Estimating Models with High-Order Noise Dynamics Using Semi-Parametric Weighted Null-Space Fitting

TL;DR

This paper introduces a semi-parametric weighted null-space fitting method for system identification that effectively estimates models with complex noise dynamics, ensuring consistency and efficiency in both open and closed-loop data scenarios.

Contribution

The paper develops a semi-parametric WNSF approach that handles high-order noise models without increasing model complexity, providing theoretical guarantees and asymptotic covariance analysis.

Findings

Consistent estimates in closed loop with high-order noise models

Asymptotic efficiency in open loop scenarios

Simulation results demonstrating advantages over traditional methods

Abstract

Standard system identification methods often provide inconsistent estimates with closed-loop data. With the prediction error method (PEM), this issue is solved by using a noise model that is flexible enough to capture the noise spectrum. However, a too flexible noise model (i.e., too many parameters) increases the model complexity, which can cause additional numerical problems for PEM. In this paper, we consider the weighted null-space fitting (WNSF) method. With this method, the system is first modeled using a non-parametric ARX model, which is then reduced to a parametric model of interest using weighted least squares. In the reduction step, a parametric noise model does not need to be estimated if it is not of interest.
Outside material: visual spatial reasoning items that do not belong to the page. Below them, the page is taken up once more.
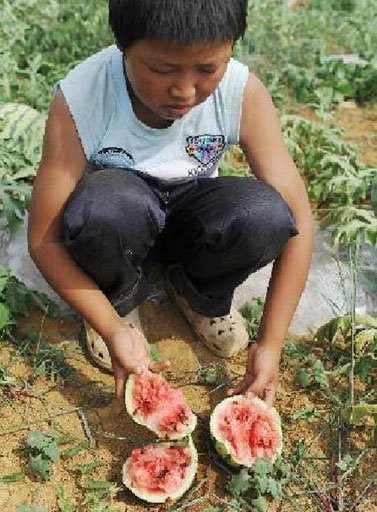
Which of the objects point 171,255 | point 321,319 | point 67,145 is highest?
point 67,145

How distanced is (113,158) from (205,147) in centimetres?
35

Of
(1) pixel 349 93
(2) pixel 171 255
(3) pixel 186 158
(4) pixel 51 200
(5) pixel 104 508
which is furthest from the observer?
(1) pixel 349 93

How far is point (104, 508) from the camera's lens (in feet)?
8.71

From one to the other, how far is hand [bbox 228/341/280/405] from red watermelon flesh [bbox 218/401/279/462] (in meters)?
0.07

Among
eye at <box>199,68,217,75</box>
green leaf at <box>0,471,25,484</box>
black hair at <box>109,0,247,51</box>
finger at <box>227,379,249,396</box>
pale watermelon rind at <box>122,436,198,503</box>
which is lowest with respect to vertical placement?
green leaf at <box>0,471,25,484</box>

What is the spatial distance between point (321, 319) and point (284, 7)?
144 inches

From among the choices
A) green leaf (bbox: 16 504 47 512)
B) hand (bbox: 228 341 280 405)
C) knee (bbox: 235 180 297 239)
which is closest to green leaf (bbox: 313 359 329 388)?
hand (bbox: 228 341 280 405)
Because the flexibility of the noise model is increased with the sample size, this will still provide consistent estimates in closed loop and asymptotically efficient estimates in open loop. In this paper, we prove these results, and we derive the asymptotic covariance for the estimation error obtained in closed loop, which is optimal for an infinite-order noise model. For this purpose, we also derive a new technical result for geometric variance analysis, instrumental to our end. Finally, we perform a simulation study to illustrate the benefits of the method when the noise model cannot be parametrized by a low-order model.